If you are a Portfolio123 member, you can find the ranking system here. This is what it looks like:
(Two of the above formulas need a little further explanation. First, in the paper, residual momentum is the Fama-French three-factor alpha; I used a simpler version of alpha here since calculating Fama-French beta isn’t possible using Portfolio123. Second, the “highest 5 days of return” required a custom formula, which I called “$21medmed,” which is LoopMedian (“Eval (Close (Ctr) / Close (Ctr + 1) > $21med, Close (Ctr) / Close (Ctr + 1), NA)”, 21) where $21med is another custom formula, LoopMedian (“Close (Ctr) / Close (Ctr + 1)”, 21).)
The authors tested their factors on a universe that excluded any stocks with a market cap less than the 20th percentile of the NYSE (currently about $800 million). I was able to approximate this limitation and ran a 20-bucket test using Compustat data with four-week rebalancing covering the years 1999 to 2021. This was the result:
If I run the test to cover only the last ten years, the results aren’t quite as good, but they’re still nothing to sneeze at:
This strikes me as a decent ranking system for mid-caps and large-caps going forward, though there are a large number of improvements I would make.

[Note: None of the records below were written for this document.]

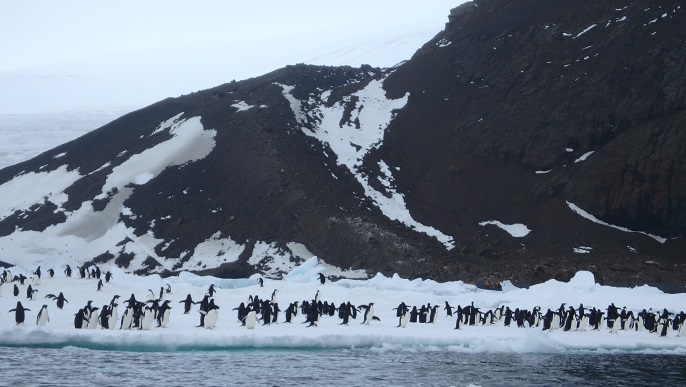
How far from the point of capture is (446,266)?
52.0 metres

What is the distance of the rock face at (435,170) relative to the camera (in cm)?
5538

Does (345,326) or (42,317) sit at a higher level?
(345,326)

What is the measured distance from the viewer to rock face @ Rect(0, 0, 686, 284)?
55.4 meters

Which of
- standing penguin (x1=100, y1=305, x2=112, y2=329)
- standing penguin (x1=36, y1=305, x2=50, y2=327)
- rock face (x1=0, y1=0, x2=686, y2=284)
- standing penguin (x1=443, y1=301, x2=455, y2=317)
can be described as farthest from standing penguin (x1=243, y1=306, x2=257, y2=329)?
rock face (x1=0, y1=0, x2=686, y2=284)

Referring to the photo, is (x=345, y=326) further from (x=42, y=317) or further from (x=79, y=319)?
(x=42, y=317)

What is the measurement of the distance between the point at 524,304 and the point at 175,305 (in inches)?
651

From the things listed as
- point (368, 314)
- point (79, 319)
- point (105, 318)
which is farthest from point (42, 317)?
point (368, 314)

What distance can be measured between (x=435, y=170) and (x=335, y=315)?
32948 mm

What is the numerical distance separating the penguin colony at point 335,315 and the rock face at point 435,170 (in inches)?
583

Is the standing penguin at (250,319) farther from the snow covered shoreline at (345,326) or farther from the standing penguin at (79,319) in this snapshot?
the standing penguin at (79,319)

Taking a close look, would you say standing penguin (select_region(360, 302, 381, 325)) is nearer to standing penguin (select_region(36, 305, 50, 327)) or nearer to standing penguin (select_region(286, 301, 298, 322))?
standing penguin (select_region(286, 301, 298, 322))

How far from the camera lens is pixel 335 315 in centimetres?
3494

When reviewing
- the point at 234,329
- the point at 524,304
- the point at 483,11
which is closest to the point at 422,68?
the point at 483,11

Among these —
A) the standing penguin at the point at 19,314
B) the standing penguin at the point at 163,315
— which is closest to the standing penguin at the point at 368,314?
the standing penguin at the point at 163,315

Currently, the top ten stocks that this system recommends are Medifast (MED), Myovant Sciences (MYOV), Smith & Wesson (SWBI), Evertz Technologies (EVTZF), Sonos (SONO), Translate Bio (TBIO), Overstock (OSTK), Internet Initiative Japan (IIJIY), Tupperware (TUP), and Michaels (MIK).
I found the authors’ conclusions intensely gratifying. Factor-based investing works! I was also immensely pleased that the authors refrained from calling these factors “anomalies,” as is so often done in academic literature.

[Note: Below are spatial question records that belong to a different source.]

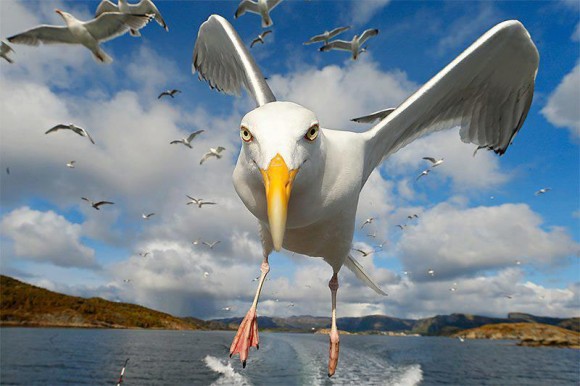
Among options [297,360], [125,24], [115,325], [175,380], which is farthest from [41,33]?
[115,325]

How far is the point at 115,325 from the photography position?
142 m

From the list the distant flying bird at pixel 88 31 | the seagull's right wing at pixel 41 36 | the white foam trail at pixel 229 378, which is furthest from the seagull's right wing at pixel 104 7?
the white foam trail at pixel 229 378

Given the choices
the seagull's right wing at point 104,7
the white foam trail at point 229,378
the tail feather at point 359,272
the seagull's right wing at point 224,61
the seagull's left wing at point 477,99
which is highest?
the seagull's right wing at point 104,7

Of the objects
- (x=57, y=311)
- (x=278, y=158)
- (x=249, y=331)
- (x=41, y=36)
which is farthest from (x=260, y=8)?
(x=57, y=311)

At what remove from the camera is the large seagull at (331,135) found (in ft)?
7.70

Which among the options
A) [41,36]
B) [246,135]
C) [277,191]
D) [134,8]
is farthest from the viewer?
[134,8]

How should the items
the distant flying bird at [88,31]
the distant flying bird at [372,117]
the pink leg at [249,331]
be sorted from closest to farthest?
the pink leg at [249,331], the distant flying bird at [372,117], the distant flying bird at [88,31]

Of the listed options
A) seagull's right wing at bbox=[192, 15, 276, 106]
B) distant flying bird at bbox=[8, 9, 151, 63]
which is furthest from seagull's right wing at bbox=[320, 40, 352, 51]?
seagull's right wing at bbox=[192, 15, 276, 106]

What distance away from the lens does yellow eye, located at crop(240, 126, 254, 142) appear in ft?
7.78

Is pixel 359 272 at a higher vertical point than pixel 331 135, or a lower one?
lower

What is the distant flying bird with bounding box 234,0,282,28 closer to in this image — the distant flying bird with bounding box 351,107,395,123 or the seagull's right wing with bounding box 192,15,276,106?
A: the seagull's right wing with bounding box 192,15,276,106

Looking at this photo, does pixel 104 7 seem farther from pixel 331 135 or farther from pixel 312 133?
pixel 312 133

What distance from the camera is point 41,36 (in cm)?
1043

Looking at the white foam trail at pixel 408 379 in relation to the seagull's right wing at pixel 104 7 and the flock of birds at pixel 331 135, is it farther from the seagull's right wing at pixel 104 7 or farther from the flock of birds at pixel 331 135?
the flock of birds at pixel 331 135
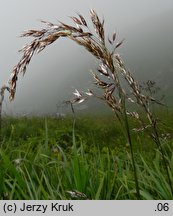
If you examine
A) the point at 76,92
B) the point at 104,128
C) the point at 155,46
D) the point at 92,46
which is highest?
the point at 155,46

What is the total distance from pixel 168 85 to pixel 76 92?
→ 90.3 m

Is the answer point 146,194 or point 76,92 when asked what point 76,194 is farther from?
point 146,194

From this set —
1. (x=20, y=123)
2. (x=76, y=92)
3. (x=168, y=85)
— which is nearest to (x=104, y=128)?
(x=20, y=123)

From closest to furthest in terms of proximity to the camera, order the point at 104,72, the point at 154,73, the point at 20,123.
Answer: the point at 104,72 → the point at 20,123 → the point at 154,73

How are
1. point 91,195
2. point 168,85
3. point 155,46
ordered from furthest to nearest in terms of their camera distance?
1. point 155,46
2. point 168,85
3. point 91,195

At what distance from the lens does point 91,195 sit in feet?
12.7

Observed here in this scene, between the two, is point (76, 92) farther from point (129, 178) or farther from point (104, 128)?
point (104, 128)

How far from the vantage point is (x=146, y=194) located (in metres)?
3.63
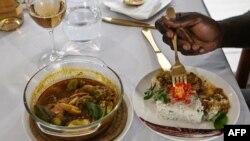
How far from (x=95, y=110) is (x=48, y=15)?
1.05 ft

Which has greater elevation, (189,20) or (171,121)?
(189,20)

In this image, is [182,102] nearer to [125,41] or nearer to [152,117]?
[152,117]

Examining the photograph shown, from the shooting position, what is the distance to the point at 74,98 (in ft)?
3.06

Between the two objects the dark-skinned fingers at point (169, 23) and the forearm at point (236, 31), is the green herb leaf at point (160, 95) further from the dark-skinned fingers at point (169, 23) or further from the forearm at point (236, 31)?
the forearm at point (236, 31)

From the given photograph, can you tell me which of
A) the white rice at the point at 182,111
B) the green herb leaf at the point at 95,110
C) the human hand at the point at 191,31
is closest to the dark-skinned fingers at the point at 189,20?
the human hand at the point at 191,31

But I was dismayed by the numerous flaws in the authors’ paper:
- The factor results are presented in a terribly difficult-to-parse manner. The authors use “posterior” and “out-of-sample” seemingly interchangeably, yet some of these papers were published very recently and at one point they make it clear that some of the out-of-sample period was prior to the in-sample period (i.e. in the original paper, the testing period began after 1975 and the authors used the pre-1975 data). In general, the presentation of the results is terribly confusing. The world posterior results are included as a bar chart with labels that are almost too tiny to read and nearly impossible to match to the bars. It took me many hours to figure out which factors worked best, how they were constructed, what category they were in, and what sample period was being used.
- The classification of factors is more or less a joke. It’s an ambitious endeavor and the authors are to be commended for the attempt, but about half of the categories include factors that by no stretch of the imagination belong there, other categories are missing important factors, and a number of factors remain uncategorized. The fact that the best performing (out-of-sample) value factor, free cash flow to market cap, isn’t even classified as a value factor, while its close cousin operating cash flow to market cap is, indicates the problems here.

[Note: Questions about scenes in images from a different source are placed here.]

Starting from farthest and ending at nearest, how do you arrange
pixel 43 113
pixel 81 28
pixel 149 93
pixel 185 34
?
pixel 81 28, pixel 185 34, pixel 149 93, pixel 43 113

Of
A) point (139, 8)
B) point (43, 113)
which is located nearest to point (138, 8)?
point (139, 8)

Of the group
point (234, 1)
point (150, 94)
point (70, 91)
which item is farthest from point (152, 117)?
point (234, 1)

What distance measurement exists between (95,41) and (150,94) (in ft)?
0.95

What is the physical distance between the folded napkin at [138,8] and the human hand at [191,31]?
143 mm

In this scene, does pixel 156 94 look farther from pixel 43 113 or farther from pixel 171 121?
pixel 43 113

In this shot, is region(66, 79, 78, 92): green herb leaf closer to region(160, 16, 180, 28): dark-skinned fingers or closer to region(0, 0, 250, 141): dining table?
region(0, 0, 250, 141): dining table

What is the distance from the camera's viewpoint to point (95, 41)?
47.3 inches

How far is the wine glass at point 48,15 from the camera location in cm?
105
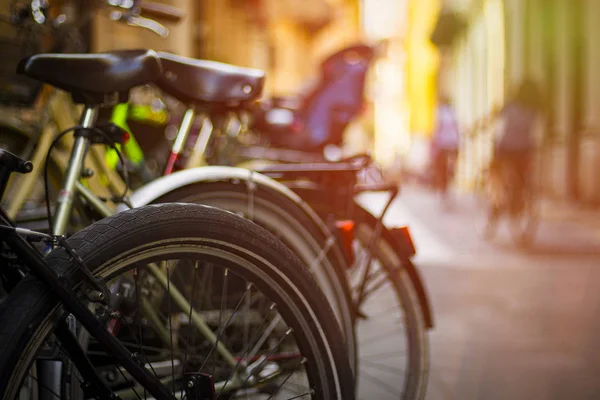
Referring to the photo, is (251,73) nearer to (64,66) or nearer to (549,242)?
(64,66)

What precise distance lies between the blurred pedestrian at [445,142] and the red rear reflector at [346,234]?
44.5 ft

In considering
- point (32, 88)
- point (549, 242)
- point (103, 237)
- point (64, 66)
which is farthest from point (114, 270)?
point (549, 242)

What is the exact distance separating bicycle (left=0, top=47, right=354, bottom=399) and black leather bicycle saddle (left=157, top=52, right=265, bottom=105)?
44 centimetres

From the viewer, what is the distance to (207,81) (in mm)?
2680

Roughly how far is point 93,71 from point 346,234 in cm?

- A huge number of the factors are simply variations of each other, and a huge number of factors (especially those involving analyst and ownership data) went untested.
- There is no indication whether any of these factors were tested against similar companies. Certainly similar-company testing (testing against other companies in the same industry or sector) has long been a valid approach, and I find it hard to believe that none of the original papers used it. But there’s no sign of this distinction in the authors’ work. I would guess that the value factors would show far better results if they were tested against other companies in the same industry or sector rather than against the universe of stocks as a whole.
It almost goes without saying that a multi-factor approach to investing, in which every stock is subjected to a number of factor tests and those that rank the highest are purchased, makes good sense, and this paper, while neither affirming or condoning the approach, goes a long way toward validating its various inputs. Despite its flaws, it’s a major contribution to the literature.